The major petroleum company announced on June 14 that the Yamaguchi refinery operated by Seibu Oil Co. will stop operations sometime around March 2024.

Idemitsu Kosan, which is the top shareholder of Seibu Oil, announced that it would also buy the stakes held by other shareholders to make Seibu Oil a wholly owned subsidiary ahead of the refinery closure.

At a news conference in Ube, Yamaguchi Prefecture on June 14, Satoshi Handa, the president of Seibu Oil, explained that the company’s 435 employees would be assigned new jobs at Idemitsu Kosan group companies.

He indicated that Seibu Oil would not ask any employee to take early retirement.

Idemitsu Kosan is making the move now because the recent surge in gasoline prices has led to huge profits. In the fiscal year that ended in March, the company recorded net profits of 279.4 billion yen ($2.1 billion), an eightfold increase over the previous year.

Susumu Nibuya, an executive vice president at Idemitsu Kosan, held a separate news conference the same day in Tokyo and explained that there are several reasons behind the Yamaguchi refinery closure.

Those include the aging and declining Japanese population, changes in lifestyles due to the novel coronavirus pandemic, the global move away from fossil fuels and the plunging demand for petroleum products.

The Yamaguchi refinery is one of six currently operated by the Idemitsu Kosan group.

Nibuya indicated that the Yamaguchi site would not be the only refinery to close in the future.

The Idemitsu Kosan group currently processes about 945,000 barrels of petroleum a day, but Nibuya said the company will have a processing surplus of about 300,000 barrels a day by 2030.

He said by 2050, demand for petroleum products would decrease by 60 to 70 percent from 2010 levels.

The industry has shuttered more than a dozen refineries in recent years.

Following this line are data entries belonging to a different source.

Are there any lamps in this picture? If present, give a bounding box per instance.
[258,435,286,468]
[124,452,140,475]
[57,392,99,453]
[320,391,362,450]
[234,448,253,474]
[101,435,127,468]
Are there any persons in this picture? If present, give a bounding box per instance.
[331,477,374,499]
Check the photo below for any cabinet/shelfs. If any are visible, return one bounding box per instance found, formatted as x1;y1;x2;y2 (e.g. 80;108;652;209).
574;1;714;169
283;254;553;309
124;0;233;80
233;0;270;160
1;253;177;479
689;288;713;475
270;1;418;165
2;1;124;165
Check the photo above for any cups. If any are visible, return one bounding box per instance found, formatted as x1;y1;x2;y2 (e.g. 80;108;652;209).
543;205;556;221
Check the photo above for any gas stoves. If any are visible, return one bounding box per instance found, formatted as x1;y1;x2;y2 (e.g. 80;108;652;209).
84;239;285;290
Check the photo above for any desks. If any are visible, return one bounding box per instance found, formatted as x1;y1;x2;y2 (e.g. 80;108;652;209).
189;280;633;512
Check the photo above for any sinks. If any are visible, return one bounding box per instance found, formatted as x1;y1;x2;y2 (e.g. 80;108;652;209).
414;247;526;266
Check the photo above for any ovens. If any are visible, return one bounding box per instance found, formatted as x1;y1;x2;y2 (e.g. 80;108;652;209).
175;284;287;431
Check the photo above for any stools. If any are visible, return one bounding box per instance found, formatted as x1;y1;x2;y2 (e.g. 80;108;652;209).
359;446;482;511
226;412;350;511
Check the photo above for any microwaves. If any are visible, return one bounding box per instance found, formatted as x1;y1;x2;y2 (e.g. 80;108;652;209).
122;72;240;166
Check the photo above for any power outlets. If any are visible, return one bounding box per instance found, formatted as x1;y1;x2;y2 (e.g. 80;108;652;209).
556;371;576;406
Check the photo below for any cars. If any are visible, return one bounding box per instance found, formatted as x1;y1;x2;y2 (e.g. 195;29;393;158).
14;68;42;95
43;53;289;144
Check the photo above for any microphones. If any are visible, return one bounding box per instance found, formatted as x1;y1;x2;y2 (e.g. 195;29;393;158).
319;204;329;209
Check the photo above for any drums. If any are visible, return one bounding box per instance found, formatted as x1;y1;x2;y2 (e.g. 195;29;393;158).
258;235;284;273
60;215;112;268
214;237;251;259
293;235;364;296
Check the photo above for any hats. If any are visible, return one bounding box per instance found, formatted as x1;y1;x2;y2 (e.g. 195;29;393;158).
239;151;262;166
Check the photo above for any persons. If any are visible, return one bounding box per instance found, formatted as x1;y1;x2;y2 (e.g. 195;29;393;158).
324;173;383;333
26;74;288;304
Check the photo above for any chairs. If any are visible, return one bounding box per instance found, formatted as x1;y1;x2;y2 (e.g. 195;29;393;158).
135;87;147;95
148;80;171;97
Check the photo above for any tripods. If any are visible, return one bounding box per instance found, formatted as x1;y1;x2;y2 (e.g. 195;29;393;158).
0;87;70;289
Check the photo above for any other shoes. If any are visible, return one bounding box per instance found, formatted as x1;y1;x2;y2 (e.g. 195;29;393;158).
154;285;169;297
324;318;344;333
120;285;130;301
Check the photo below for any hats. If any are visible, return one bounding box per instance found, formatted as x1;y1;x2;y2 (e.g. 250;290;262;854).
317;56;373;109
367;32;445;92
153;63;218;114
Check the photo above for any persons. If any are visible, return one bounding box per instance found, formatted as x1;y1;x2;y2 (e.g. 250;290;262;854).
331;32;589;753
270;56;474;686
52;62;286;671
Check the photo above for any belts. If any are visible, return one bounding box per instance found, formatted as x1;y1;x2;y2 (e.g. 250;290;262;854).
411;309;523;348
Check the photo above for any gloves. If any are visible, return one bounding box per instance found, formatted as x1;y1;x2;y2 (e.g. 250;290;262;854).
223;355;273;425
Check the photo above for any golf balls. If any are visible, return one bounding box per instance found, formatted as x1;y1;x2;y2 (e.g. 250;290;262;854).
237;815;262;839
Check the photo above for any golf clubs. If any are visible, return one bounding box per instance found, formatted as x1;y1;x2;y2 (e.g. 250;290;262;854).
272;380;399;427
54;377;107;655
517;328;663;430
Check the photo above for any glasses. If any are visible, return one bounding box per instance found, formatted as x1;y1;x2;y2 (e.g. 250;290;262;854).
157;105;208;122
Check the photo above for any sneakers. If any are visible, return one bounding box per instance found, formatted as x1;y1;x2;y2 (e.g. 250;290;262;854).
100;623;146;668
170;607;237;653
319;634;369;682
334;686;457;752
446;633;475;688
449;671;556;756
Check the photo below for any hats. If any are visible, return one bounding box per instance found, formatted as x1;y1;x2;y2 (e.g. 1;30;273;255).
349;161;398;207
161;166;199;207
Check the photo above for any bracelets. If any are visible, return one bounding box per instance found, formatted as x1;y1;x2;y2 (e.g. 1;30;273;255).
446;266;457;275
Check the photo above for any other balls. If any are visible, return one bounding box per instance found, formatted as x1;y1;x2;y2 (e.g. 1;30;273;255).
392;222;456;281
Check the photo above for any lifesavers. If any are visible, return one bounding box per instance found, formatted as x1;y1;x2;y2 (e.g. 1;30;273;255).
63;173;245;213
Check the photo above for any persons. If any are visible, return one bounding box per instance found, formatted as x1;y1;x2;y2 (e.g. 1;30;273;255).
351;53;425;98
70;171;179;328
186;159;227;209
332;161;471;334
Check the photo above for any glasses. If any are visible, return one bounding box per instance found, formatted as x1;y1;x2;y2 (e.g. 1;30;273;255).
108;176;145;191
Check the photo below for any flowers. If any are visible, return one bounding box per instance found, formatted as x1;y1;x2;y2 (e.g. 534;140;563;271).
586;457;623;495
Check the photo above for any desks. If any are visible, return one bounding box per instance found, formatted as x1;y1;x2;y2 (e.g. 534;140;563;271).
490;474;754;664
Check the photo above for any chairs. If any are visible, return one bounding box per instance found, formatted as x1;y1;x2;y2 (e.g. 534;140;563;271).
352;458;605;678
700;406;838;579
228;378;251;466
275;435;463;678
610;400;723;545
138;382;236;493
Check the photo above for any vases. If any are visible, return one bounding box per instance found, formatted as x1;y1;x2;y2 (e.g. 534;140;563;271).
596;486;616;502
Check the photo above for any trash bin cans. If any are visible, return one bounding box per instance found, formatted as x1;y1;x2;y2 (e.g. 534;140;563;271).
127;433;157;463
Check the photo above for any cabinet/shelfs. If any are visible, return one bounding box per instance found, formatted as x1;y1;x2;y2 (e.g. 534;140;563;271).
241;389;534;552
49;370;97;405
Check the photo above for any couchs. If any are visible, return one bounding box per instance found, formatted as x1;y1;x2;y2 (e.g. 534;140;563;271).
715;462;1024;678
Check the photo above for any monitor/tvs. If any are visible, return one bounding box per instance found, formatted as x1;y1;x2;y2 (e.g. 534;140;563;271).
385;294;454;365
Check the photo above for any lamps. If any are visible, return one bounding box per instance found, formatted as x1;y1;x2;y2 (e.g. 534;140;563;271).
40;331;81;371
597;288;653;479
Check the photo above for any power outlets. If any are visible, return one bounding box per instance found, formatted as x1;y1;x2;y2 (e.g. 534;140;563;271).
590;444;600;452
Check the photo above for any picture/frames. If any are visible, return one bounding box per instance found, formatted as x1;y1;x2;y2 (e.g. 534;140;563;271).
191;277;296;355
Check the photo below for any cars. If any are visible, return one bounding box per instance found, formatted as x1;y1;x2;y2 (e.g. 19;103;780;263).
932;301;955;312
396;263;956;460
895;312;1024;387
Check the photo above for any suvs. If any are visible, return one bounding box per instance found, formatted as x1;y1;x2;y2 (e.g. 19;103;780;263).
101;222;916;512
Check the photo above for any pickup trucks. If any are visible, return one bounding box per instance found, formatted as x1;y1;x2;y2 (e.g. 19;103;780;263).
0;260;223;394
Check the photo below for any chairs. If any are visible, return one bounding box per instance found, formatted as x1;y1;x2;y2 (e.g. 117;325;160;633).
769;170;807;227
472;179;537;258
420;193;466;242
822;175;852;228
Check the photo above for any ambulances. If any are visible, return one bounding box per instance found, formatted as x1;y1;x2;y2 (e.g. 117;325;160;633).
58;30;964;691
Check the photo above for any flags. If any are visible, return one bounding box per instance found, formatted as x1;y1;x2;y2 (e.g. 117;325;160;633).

According to the Petroleum Association of Japan, while there were 36 refineries throughout Japan as of the end of March 2001, the number had decreased to 21 by the end of March 2022.

Nibuya said in the future, Japan will likely only need five or six refineries in total.

Idemitsu Kosan is also contemplating moving into new forms of energy production.

Once operations end at the Yamaguchi refinery, the company is considering turning the plot of 1.93 million square meters into a base for hydrogen or ammonia by the late 2020s. Burning those materials does not lead to carbon dioxide emissions.